Tuesday, October 25, 2011

Against "naturally fat" UPDATED, TWICE!

As all Daily Mail readers know, there are certain... categories of article that must appear on every online front page, generally having to do with the (pasty) female body. Some celebrity must look "worryingly thin." Some step-daughter of a B-list celebrity or obscure British aristocrat must be drugged-out in some capacity. There will be shocking revelations about 50-year-old A-list celebrities with cellulite.

Another such category is "skinny woman eats." This is not, let me be clear, like when emaciated models explain that they live on cheeseburgers. No, it's when a woman who is slim-to-average is revealed to eat normal food. Or suspected of doing so. As an on-the-small-side but still too-big-to-be-a-dancer-model-gymnast-ingenue-actress sort myself, no I don't find it strange that a woman could eat tacos or bread and not require a crane to get out of her house, which is, let's face it, what the paper's implying. Why should we be shocked that women of unremarkable proportions have unremarkable diets? (OK, Sofia Vergara's proportions are remarkable, but not in a way that suggests she abstains from tacos.)

If this were merely an issue of tabloids being tabloids, we'd need to segue here into a discussion of what, if anything, these articles tell us about the society in which they emerge. But that level of analysis isn't where we need to go first, because I suspect that most women have experienced just-a-salad-ism. The assumption, that is, that the default for women who care even an average amount about their looks is lettuce-only. Maybe celery. But god forbid carbs. The expression, 'ooh, I'm so bad' may be summoned if a bagel really must be consumed.

I remember this from my long-ago office-worker days, but also from more recently, when a woman behind me on line to pay at the City Bakery in NY, a woman of about my own dimensions, started oohing and ahhing at the cookies (I'd just ordered one, but was experiencing guilt... because the thing cost $3), and then told me that it was OK for me to get a cookie, because I'd gotten less at the salad bar (which is not all salads) than she had. And I wanted to be like, look, the salad bar price here is nearly twice what it is at Whole Foods (because it's basically a restaurant with a salad-bar theme), and if I weren't feeling like such a grad student, if I hadn't just paid $33 round-trip plus Metrocards to get to NY in the first place, if I weren't carefully measuring what I put on my plate so that it would add up to under $6, I'd have gone with a trough. A trough and a cookie. I wanted to tell her, it's OK for me not to be neurotic about food, at least no more than the minimum legal requirement for women who grew up in the part of Manhattan I did. But I had a meeting with a professor that was more urgent than lecturing a random stranger on Body Image 101, so off I went, cookie in hand and, as I approached the meeting, mouth.

- RECORDS SUPPLIED
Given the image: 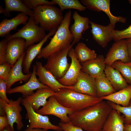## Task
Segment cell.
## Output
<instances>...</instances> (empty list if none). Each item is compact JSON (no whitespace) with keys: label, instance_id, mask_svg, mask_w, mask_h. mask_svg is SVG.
Returning <instances> with one entry per match:
<instances>
[{"label":"cell","instance_id":"obj_1","mask_svg":"<svg viewBox=\"0 0 131 131\" xmlns=\"http://www.w3.org/2000/svg\"><path fill=\"white\" fill-rule=\"evenodd\" d=\"M112 109L103 101L68 115L74 125L87 131H101Z\"/></svg>","mask_w":131,"mask_h":131},{"label":"cell","instance_id":"obj_2","mask_svg":"<svg viewBox=\"0 0 131 131\" xmlns=\"http://www.w3.org/2000/svg\"><path fill=\"white\" fill-rule=\"evenodd\" d=\"M71 16L72 12L70 10L65 15L62 23L49 43L42 48L36 58L47 59L51 55L62 50L72 43L74 38L69 29Z\"/></svg>","mask_w":131,"mask_h":131},{"label":"cell","instance_id":"obj_3","mask_svg":"<svg viewBox=\"0 0 131 131\" xmlns=\"http://www.w3.org/2000/svg\"><path fill=\"white\" fill-rule=\"evenodd\" d=\"M61 105L73 112L81 110L103 100L97 97L84 94L71 89H61L54 96Z\"/></svg>","mask_w":131,"mask_h":131},{"label":"cell","instance_id":"obj_4","mask_svg":"<svg viewBox=\"0 0 131 131\" xmlns=\"http://www.w3.org/2000/svg\"><path fill=\"white\" fill-rule=\"evenodd\" d=\"M33 10L35 22L45 31L57 29L64 19L62 11L52 5H43Z\"/></svg>","mask_w":131,"mask_h":131},{"label":"cell","instance_id":"obj_5","mask_svg":"<svg viewBox=\"0 0 131 131\" xmlns=\"http://www.w3.org/2000/svg\"><path fill=\"white\" fill-rule=\"evenodd\" d=\"M47 34L45 31L35 22L33 17H30L26 24L16 33L7 36L8 41L13 38H20L25 41V48L42 40Z\"/></svg>","mask_w":131,"mask_h":131},{"label":"cell","instance_id":"obj_6","mask_svg":"<svg viewBox=\"0 0 131 131\" xmlns=\"http://www.w3.org/2000/svg\"><path fill=\"white\" fill-rule=\"evenodd\" d=\"M73 45L72 43L62 50L50 55L44 66L57 80L64 76L69 68L70 64L68 62L67 56Z\"/></svg>","mask_w":131,"mask_h":131},{"label":"cell","instance_id":"obj_7","mask_svg":"<svg viewBox=\"0 0 131 131\" xmlns=\"http://www.w3.org/2000/svg\"><path fill=\"white\" fill-rule=\"evenodd\" d=\"M21 104L25 108L27 112L26 118L29 120V125L27 129H41L47 130H61L59 126L52 124L48 116L37 112L24 99H22Z\"/></svg>","mask_w":131,"mask_h":131},{"label":"cell","instance_id":"obj_8","mask_svg":"<svg viewBox=\"0 0 131 131\" xmlns=\"http://www.w3.org/2000/svg\"><path fill=\"white\" fill-rule=\"evenodd\" d=\"M22 99L21 97H20L16 100H10L9 102L7 103L0 98V107L4 111L9 125L14 130L13 125L15 123L16 124L18 131L21 130L24 127L21 114L22 108L20 105Z\"/></svg>","mask_w":131,"mask_h":131},{"label":"cell","instance_id":"obj_9","mask_svg":"<svg viewBox=\"0 0 131 131\" xmlns=\"http://www.w3.org/2000/svg\"><path fill=\"white\" fill-rule=\"evenodd\" d=\"M36 112L43 115H54L60 118L62 122L65 123L70 122L68 115L74 112L61 105L54 96L49 97L45 105Z\"/></svg>","mask_w":131,"mask_h":131},{"label":"cell","instance_id":"obj_10","mask_svg":"<svg viewBox=\"0 0 131 131\" xmlns=\"http://www.w3.org/2000/svg\"><path fill=\"white\" fill-rule=\"evenodd\" d=\"M105 60L106 65L110 66L117 61L126 63L130 62L127 40L124 39L115 41L109 49Z\"/></svg>","mask_w":131,"mask_h":131},{"label":"cell","instance_id":"obj_11","mask_svg":"<svg viewBox=\"0 0 131 131\" xmlns=\"http://www.w3.org/2000/svg\"><path fill=\"white\" fill-rule=\"evenodd\" d=\"M80 2L87 8L96 12H105L109 19L110 23L114 27L118 22L123 23L126 22V18L121 16H116L111 13L110 0H81Z\"/></svg>","mask_w":131,"mask_h":131},{"label":"cell","instance_id":"obj_12","mask_svg":"<svg viewBox=\"0 0 131 131\" xmlns=\"http://www.w3.org/2000/svg\"><path fill=\"white\" fill-rule=\"evenodd\" d=\"M68 56L71 59L70 66L64 76L58 81L63 85L69 86H73L76 83L82 66L76 57L74 49H70Z\"/></svg>","mask_w":131,"mask_h":131},{"label":"cell","instance_id":"obj_13","mask_svg":"<svg viewBox=\"0 0 131 131\" xmlns=\"http://www.w3.org/2000/svg\"><path fill=\"white\" fill-rule=\"evenodd\" d=\"M90 24L93 39L102 47H106L108 43L113 40L112 32L115 27L111 24L104 26L91 21Z\"/></svg>","mask_w":131,"mask_h":131},{"label":"cell","instance_id":"obj_14","mask_svg":"<svg viewBox=\"0 0 131 131\" xmlns=\"http://www.w3.org/2000/svg\"><path fill=\"white\" fill-rule=\"evenodd\" d=\"M36 75L39 77V81L42 84L48 86L55 92L63 88L73 90V86H65L60 83L53 74L44 67L41 62H36Z\"/></svg>","mask_w":131,"mask_h":131},{"label":"cell","instance_id":"obj_15","mask_svg":"<svg viewBox=\"0 0 131 131\" xmlns=\"http://www.w3.org/2000/svg\"><path fill=\"white\" fill-rule=\"evenodd\" d=\"M36 65L33 66L31 77L26 83L7 90V93L10 94L21 93L25 98L33 94V91L36 90L49 88L41 83L37 78L36 74Z\"/></svg>","mask_w":131,"mask_h":131},{"label":"cell","instance_id":"obj_16","mask_svg":"<svg viewBox=\"0 0 131 131\" xmlns=\"http://www.w3.org/2000/svg\"><path fill=\"white\" fill-rule=\"evenodd\" d=\"M57 30L54 29L50 31L41 41L37 44L32 45L28 47L22 64L23 71L25 73L27 74L30 72V69L33 61L39 54L44 44L49 37L55 34Z\"/></svg>","mask_w":131,"mask_h":131},{"label":"cell","instance_id":"obj_17","mask_svg":"<svg viewBox=\"0 0 131 131\" xmlns=\"http://www.w3.org/2000/svg\"><path fill=\"white\" fill-rule=\"evenodd\" d=\"M73 90L78 92L94 97H97L95 78L82 70Z\"/></svg>","mask_w":131,"mask_h":131},{"label":"cell","instance_id":"obj_18","mask_svg":"<svg viewBox=\"0 0 131 131\" xmlns=\"http://www.w3.org/2000/svg\"><path fill=\"white\" fill-rule=\"evenodd\" d=\"M25 41L23 39L15 38L8 41L6 48L7 62L13 66L25 52Z\"/></svg>","mask_w":131,"mask_h":131},{"label":"cell","instance_id":"obj_19","mask_svg":"<svg viewBox=\"0 0 131 131\" xmlns=\"http://www.w3.org/2000/svg\"><path fill=\"white\" fill-rule=\"evenodd\" d=\"M74 22L70 28V32L72 35L74 40L72 44L78 42L82 38V34L90 27L89 25V18L80 15L76 11L74 12L72 15Z\"/></svg>","mask_w":131,"mask_h":131},{"label":"cell","instance_id":"obj_20","mask_svg":"<svg viewBox=\"0 0 131 131\" xmlns=\"http://www.w3.org/2000/svg\"><path fill=\"white\" fill-rule=\"evenodd\" d=\"M24 52L12 66L9 75L5 81L7 90L11 88V86L16 82L20 81L26 82L30 79L32 72L24 74L22 72V64L25 55Z\"/></svg>","mask_w":131,"mask_h":131},{"label":"cell","instance_id":"obj_21","mask_svg":"<svg viewBox=\"0 0 131 131\" xmlns=\"http://www.w3.org/2000/svg\"><path fill=\"white\" fill-rule=\"evenodd\" d=\"M56 94V92L50 88H43L37 90L33 94L25 97L24 99L36 111L41 106L45 105L48 98Z\"/></svg>","mask_w":131,"mask_h":131},{"label":"cell","instance_id":"obj_22","mask_svg":"<svg viewBox=\"0 0 131 131\" xmlns=\"http://www.w3.org/2000/svg\"><path fill=\"white\" fill-rule=\"evenodd\" d=\"M105 58L102 55H99L94 59L81 63L82 70L95 78L104 72L106 65Z\"/></svg>","mask_w":131,"mask_h":131},{"label":"cell","instance_id":"obj_23","mask_svg":"<svg viewBox=\"0 0 131 131\" xmlns=\"http://www.w3.org/2000/svg\"><path fill=\"white\" fill-rule=\"evenodd\" d=\"M29 18L27 15L21 13L10 19H4L0 23V36H4L21 24L25 25Z\"/></svg>","mask_w":131,"mask_h":131},{"label":"cell","instance_id":"obj_24","mask_svg":"<svg viewBox=\"0 0 131 131\" xmlns=\"http://www.w3.org/2000/svg\"><path fill=\"white\" fill-rule=\"evenodd\" d=\"M123 117L119 112L112 109L101 131H123Z\"/></svg>","mask_w":131,"mask_h":131},{"label":"cell","instance_id":"obj_25","mask_svg":"<svg viewBox=\"0 0 131 131\" xmlns=\"http://www.w3.org/2000/svg\"><path fill=\"white\" fill-rule=\"evenodd\" d=\"M5 7L4 9L1 7L0 9V14L3 13L8 16H10V12L16 11L21 12L30 17H33L34 13L33 10L28 8L20 0H4Z\"/></svg>","mask_w":131,"mask_h":131},{"label":"cell","instance_id":"obj_26","mask_svg":"<svg viewBox=\"0 0 131 131\" xmlns=\"http://www.w3.org/2000/svg\"><path fill=\"white\" fill-rule=\"evenodd\" d=\"M100 98L123 106H128L131 99V85H128L123 89L108 96Z\"/></svg>","mask_w":131,"mask_h":131},{"label":"cell","instance_id":"obj_27","mask_svg":"<svg viewBox=\"0 0 131 131\" xmlns=\"http://www.w3.org/2000/svg\"><path fill=\"white\" fill-rule=\"evenodd\" d=\"M104 73L116 91L123 89L128 85L120 72L111 66L106 65Z\"/></svg>","mask_w":131,"mask_h":131},{"label":"cell","instance_id":"obj_28","mask_svg":"<svg viewBox=\"0 0 131 131\" xmlns=\"http://www.w3.org/2000/svg\"><path fill=\"white\" fill-rule=\"evenodd\" d=\"M95 84L98 97L107 96L116 91L106 77L104 72L95 78Z\"/></svg>","mask_w":131,"mask_h":131},{"label":"cell","instance_id":"obj_29","mask_svg":"<svg viewBox=\"0 0 131 131\" xmlns=\"http://www.w3.org/2000/svg\"><path fill=\"white\" fill-rule=\"evenodd\" d=\"M76 57L80 63L94 59L97 57L95 51L82 42H79L74 49Z\"/></svg>","mask_w":131,"mask_h":131},{"label":"cell","instance_id":"obj_30","mask_svg":"<svg viewBox=\"0 0 131 131\" xmlns=\"http://www.w3.org/2000/svg\"><path fill=\"white\" fill-rule=\"evenodd\" d=\"M58 5L62 11L68 9H74L80 11H85L86 8L78 0H51Z\"/></svg>","mask_w":131,"mask_h":131},{"label":"cell","instance_id":"obj_31","mask_svg":"<svg viewBox=\"0 0 131 131\" xmlns=\"http://www.w3.org/2000/svg\"><path fill=\"white\" fill-rule=\"evenodd\" d=\"M119 71L127 83L131 85V63H123L120 61H116L111 66Z\"/></svg>","mask_w":131,"mask_h":131},{"label":"cell","instance_id":"obj_32","mask_svg":"<svg viewBox=\"0 0 131 131\" xmlns=\"http://www.w3.org/2000/svg\"><path fill=\"white\" fill-rule=\"evenodd\" d=\"M107 102L112 109L116 110L123 115L124 124H131V99L129 105L126 107L122 106L109 101Z\"/></svg>","mask_w":131,"mask_h":131},{"label":"cell","instance_id":"obj_33","mask_svg":"<svg viewBox=\"0 0 131 131\" xmlns=\"http://www.w3.org/2000/svg\"><path fill=\"white\" fill-rule=\"evenodd\" d=\"M113 40L115 41L125 39L131 38V25L121 30H114L112 32Z\"/></svg>","mask_w":131,"mask_h":131},{"label":"cell","instance_id":"obj_34","mask_svg":"<svg viewBox=\"0 0 131 131\" xmlns=\"http://www.w3.org/2000/svg\"><path fill=\"white\" fill-rule=\"evenodd\" d=\"M22 1L28 8L33 10L37 7L43 5H53L55 4L52 1H49L45 0H24Z\"/></svg>","mask_w":131,"mask_h":131},{"label":"cell","instance_id":"obj_35","mask_svg":"<svg viewBox=\"0 0 131 131\" xmlns=\"http://www.w3.org/2000/svg\"><path fill=\"white\" fill-rule=\"evenodd\" d=\"M12 66L8 62L0 65V79L6 80L7 78Z\"/></svg>","mask_w":131,"mask_h":131},{"label":"cell","instance_id":"obj_36","mask_svg":"<svg viewBox=\"0 0 131 131\" xmlns=\"http://www.w3.org/2000/svg\"><path fill=\"white\" fill-rule=\"evenodd\" d=\"M8 41L5 39L0 42V65L7 62L6 48Z\"/></svg>","mask_w":131,"mask_h":131},{"label":"cell","instance_id":"obj_37","mask_svg":"<svg viewBox=\"0 0 131 131\" xmlns=\"http://www.w3.org/2000/svg\"><path fill=\"white\" fill-rule=\"evenodd\" d=\"M59 126L63 131H84L82 128L73 125L71 122L65 123L61 122Z\"/></svg>","mask_w":131,"mask_h":131},{"label":"cell","instance_id":"obj_38","mask_svg":"<svg viewBox=\"0 0 131 131\" xmlns=\"http://www.w3.org/2000/svg\"><path fill=\"white\" fill-rule=\"evenodd\" d=\"M7 88L6 83L5 81L0 79V98L6 102L8 103L10 101L6 95Z\"/></svg>","mask_w":131,"mask_h":131},{"label":"cell","instance_id":"obj_39","mask_svg":"<svg viewBox=\"0 0 131 131\" xmlns=\"http://www.w3.org/2000/svg\"><path fill=\"white\" fill-rule=\"evenodd\" d=\"M9 125V123L6 115L0 116V131H3L4 129Z\"/></svg>","mask_w":131,"mask_h":131},{"label":"cell","instance_id":"obj_40","mask_svg":"<svg viewBox=\"0 0 131 131\" xmlns=\"http://www.w3.org/2000/svg\"><path fill=\"white\" fill-rule=\"evenodd\" d=\"M126 40L128 54L131 63V38L127 39Z\"/></svg>","mask_w":131,"mask_h":131},{"label":"cell","instance_id":"obj_41","mask_svg":"<svg viewBox=\"0 0 131 131\" xmlns=\"http://www.w3.org/2000/svg\"><path fill=\"white\" fill-rule=\"evenodd\" d=\"M123 131H131V124H124Z\"/></svg>","mask_w":131,"mask_h":131},{"label":"cell","instance_id":"obj_42","mask_svg":"<svg viewBox=\"0 0 131 131\" xmlns=\"http://www.w3.org/2000/svg\"><path fill=\"white\" fill-rule=\"evenodd\" d=\"M47 130L41 129L34 128L29 129L27 128L25 131H47Z\"/></svg>","mask_w":131,"mask_h":131},{"label":"cell","instance_id":"obj_43","mask_svg":"<svg viewBox=\"0 0 131 131\" xmlns=\"http://www.w3.org/2000/svg\"><path fill=\"white\" fill-rule=\"evenodd\" d=\"M3 131H14L13 130L10 125L5 128Z\"/></svg>","mask_w":131,"mask_h":131},{"label":"cell","instance_id":"obj_44","mask_svg":"<svg viewBox=\"0 0 131 131\" xmlns=\"http://www.w3.org/2000/svg\"><path fill=\"white\" fill-rule=\"evenodd\" d=\"M128 1L129 2V3L131 4V0H129Z\"/></svg>","mask_w":131,"mask_h":131},{"label":"cell","instance_id":"obj_45","mask_svg":"<svg viewBox=\"0 0 131 131\" xmlns=\"http://www.w3.org/2000/svg\"><path fill=\"white\" fill-rule=\"evenodd\" d=\"M57 131H63L62 130H57Z\"/></svg>","mask_w":131,"mask_h":131}]
</instances>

- WHAT YOU NEED TO DO
a) Extract the stretch of the blog post from "As all Daily" through "celebrities with cellulite.".
b) Answer these questions about the blog post:
(i) Which newspaper's online front page does the post open by discussing?
(ii) At which bakery was the writer standing in line?
(iii) How much did the writer pay round-trip to get to NY?
The entries have no role in this work.

- SOLUTION LIST
a)
As all Daily Mail readers know, there are certain... categories of article that must appear on every online front page, generally having to do with the (pasty) female body. Some celebrity must look "worryingly thin." Some step-daughter of a B-list celebrity or obscure British aristocrat must be drugged-out in some capacity. There will be shocking revelations about 50-year-old A-list celebrities with cellulite.

b)
(i) The Daily Mail
(ii) The City Bakery in NY
(iii) $33, plus Metrocards